Step 4: Re-Filing as a Last Resort
If CIPO denies your retroactive extension, your only option is to start from scratch. 📄 You must file a brand-new trademark application, pay all the government filing fees again, and go straight to the back of the line. This means facing another multi-year wait and risking that a competitor in Toronto or Vancouver may have filed a similar mark while yours was dead.
How Much Does it Cost in Canada?
Fixing a missed deadline involves both government fees and expedited legal costs. Here are the expected 2026 figures in Canadian dollars (CAD):
- CIPO Default Fee: CIPO does not currently charge a specific financial penalty just to reply to a Notice of Default, but you must still fulfill the original requirement.
- Retroactive Extension Fee: If applying for a special extension after official abandonment, CIPO charges a $125 CAD processing fee.
- Re-Filing Fee: If forced to start over entirely, you will pay the 2026 base filing fee of $491 CAD for the first class, plus $149 CAD per additional class.
- Lawyer Fees: Emergency legal drafting to cure a default often ranges from $500 to $1,500 CAD, depending on the complexity of the examiner’s original objections.
How Long Does the Process Take?
The timeline to save your application is rigid and unforgiving. You have exactly two months from the date printed on the Notice of Default to submit your complete response. If you fail and are forced to re-file a new application, you will be waiting 18 to 36 months for a new CIPO examination, significantly delaying your exclusive brand rights.
Frequently Asked Questions (FAQ)
Does a Notice of Default mean my trademark is refused?

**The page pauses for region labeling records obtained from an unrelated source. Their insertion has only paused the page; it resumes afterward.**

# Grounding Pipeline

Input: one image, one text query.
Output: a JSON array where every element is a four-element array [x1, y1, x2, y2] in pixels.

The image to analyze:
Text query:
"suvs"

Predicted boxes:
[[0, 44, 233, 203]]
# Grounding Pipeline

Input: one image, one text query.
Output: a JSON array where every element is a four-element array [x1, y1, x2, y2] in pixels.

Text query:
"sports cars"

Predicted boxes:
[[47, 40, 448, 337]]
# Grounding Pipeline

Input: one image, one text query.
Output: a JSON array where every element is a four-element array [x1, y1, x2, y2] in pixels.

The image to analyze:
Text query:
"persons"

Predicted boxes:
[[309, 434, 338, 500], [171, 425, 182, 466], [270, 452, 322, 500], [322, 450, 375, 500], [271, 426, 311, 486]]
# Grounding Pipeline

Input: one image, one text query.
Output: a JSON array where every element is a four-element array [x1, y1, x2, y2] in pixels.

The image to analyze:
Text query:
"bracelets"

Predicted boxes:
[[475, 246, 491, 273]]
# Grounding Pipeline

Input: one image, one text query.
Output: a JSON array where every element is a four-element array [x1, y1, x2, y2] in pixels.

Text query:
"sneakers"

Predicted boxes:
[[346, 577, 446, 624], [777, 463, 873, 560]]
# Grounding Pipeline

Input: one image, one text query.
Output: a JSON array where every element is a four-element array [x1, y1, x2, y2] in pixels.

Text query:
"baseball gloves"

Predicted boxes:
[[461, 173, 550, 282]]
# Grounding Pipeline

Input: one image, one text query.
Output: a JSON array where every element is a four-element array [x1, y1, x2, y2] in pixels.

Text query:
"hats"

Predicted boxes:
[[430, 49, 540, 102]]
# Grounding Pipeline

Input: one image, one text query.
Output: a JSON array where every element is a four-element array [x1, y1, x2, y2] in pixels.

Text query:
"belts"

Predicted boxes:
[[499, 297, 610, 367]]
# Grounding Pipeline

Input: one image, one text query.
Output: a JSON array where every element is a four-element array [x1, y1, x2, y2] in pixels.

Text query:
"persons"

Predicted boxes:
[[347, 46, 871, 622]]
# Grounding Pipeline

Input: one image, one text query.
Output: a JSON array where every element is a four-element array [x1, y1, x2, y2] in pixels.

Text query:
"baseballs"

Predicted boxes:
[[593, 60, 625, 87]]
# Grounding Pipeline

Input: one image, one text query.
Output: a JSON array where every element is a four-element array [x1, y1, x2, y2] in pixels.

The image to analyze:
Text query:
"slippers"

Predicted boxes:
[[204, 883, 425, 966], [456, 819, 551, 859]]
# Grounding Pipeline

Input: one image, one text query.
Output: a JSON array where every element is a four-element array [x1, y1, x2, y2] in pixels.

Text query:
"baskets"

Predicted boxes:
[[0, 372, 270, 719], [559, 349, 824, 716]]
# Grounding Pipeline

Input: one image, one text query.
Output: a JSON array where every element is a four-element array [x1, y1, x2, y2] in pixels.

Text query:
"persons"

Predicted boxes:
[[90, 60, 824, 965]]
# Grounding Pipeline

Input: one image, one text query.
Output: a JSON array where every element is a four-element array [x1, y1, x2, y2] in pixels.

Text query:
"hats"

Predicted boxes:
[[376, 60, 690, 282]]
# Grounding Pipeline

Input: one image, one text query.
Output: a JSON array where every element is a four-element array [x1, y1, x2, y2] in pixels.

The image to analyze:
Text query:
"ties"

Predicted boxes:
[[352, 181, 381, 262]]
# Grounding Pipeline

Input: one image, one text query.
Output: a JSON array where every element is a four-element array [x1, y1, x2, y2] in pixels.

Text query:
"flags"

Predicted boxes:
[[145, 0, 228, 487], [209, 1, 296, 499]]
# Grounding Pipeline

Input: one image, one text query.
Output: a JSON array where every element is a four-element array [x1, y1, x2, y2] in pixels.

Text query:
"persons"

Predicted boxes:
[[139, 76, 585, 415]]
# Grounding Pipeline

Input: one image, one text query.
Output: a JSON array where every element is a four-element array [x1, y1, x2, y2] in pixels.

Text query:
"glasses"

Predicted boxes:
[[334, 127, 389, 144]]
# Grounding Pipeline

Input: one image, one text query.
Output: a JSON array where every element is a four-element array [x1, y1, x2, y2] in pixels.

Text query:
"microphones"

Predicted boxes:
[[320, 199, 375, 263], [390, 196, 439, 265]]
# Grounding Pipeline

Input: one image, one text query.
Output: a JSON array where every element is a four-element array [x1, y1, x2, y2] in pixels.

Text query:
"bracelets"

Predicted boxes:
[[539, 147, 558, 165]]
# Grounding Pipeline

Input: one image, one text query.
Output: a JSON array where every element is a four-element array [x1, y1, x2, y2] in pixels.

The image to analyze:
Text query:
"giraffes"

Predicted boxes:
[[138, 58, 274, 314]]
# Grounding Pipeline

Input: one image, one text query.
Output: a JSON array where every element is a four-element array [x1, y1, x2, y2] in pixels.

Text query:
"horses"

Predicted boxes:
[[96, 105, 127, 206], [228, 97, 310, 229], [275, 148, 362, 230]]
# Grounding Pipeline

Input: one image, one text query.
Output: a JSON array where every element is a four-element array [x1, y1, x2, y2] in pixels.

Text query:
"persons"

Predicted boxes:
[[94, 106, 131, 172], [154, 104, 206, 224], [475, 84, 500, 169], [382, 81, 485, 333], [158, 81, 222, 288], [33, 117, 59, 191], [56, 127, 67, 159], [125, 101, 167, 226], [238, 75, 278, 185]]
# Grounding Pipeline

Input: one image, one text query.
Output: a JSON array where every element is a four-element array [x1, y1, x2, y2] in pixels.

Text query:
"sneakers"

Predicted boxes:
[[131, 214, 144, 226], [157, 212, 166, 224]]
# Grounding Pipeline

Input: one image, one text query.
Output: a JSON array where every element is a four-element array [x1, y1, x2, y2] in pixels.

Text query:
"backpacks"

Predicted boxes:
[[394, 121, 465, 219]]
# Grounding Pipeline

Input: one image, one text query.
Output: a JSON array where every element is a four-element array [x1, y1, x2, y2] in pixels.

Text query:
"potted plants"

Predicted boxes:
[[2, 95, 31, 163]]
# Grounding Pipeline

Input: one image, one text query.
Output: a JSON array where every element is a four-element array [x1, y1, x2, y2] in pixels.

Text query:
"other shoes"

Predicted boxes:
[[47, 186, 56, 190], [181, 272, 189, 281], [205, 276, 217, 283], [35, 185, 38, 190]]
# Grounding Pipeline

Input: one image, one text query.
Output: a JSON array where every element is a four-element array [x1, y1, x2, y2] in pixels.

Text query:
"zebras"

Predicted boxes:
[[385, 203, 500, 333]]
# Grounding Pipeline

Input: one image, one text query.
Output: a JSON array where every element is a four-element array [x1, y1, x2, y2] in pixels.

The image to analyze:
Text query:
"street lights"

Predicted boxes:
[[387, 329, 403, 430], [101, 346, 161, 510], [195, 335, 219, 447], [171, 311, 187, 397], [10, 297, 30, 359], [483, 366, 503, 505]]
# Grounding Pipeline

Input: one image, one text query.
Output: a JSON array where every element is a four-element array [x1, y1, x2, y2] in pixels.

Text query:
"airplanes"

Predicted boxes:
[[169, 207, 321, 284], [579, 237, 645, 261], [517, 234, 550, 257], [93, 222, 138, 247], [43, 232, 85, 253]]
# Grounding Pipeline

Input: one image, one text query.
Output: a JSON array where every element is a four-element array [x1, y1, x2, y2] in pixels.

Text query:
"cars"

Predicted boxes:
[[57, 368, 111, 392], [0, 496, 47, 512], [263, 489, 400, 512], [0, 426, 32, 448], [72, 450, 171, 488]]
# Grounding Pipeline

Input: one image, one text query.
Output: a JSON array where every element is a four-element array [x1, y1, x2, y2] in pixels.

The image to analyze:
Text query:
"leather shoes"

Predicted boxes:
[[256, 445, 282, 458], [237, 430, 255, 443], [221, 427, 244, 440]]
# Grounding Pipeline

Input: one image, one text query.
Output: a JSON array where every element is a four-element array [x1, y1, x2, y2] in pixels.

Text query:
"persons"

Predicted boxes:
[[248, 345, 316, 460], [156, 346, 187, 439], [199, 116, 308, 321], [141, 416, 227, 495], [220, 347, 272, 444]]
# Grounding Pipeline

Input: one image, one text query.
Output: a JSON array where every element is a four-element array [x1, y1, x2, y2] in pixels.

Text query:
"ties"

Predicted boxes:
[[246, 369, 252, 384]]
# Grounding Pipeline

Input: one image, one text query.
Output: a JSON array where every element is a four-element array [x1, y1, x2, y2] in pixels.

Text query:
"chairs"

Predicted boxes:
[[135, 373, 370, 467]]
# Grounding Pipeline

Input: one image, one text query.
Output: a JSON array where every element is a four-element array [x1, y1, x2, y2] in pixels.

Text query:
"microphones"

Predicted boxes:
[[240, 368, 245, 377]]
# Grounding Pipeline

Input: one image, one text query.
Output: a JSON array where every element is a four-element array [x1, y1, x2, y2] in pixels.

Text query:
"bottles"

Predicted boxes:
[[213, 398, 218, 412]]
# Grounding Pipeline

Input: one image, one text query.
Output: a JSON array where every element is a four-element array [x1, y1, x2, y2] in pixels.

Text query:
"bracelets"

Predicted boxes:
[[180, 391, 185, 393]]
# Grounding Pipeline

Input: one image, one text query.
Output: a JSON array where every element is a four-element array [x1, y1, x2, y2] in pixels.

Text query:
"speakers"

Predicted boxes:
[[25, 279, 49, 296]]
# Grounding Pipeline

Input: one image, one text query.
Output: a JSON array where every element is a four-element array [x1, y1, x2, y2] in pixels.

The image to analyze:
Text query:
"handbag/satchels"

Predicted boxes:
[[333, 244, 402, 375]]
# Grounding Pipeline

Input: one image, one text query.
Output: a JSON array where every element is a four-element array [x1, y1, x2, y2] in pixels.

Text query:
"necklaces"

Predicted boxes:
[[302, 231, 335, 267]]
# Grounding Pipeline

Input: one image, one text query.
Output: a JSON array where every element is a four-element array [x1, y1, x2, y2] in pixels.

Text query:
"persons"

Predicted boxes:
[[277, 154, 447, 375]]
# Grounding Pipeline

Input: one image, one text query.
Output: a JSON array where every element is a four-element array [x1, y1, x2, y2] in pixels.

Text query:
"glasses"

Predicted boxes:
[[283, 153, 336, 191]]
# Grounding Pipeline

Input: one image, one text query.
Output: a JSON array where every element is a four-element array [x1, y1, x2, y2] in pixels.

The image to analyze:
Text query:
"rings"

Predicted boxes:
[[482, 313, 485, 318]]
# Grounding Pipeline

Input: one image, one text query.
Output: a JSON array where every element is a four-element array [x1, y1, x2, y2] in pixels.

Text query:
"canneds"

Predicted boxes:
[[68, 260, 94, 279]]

No. It simply means you missed a mandatory paperwork deadline. Your trademark has not been evaluated and rejected yet. You can still argue your case if you act within the 2-month window to cure the default.
Can I get my original filing date back if I re-file?
No. A new application gets a brand-new filing date. This is dangerous because you lose your priority over competitors who may have filed a similar mark during the time your first application was sitting abandoned.
Will CIPO remind me before the 6-month deadline expires?
Generally, no. CIPO expects applicants and their law firms to manage their own dockets. It is entirely your responsibility to track the deadlines listed on the initial Examiner’s Report.
Can a lawyer fix an officially abandoned trademark?
A lawyer can help you quickly draft a retroactive extension request or cure a Notice of Default. However, even the best IP lawyer cannot magically revive a fully abandoned mark without proving exceptional, uncontrollable circumstances to CIPO.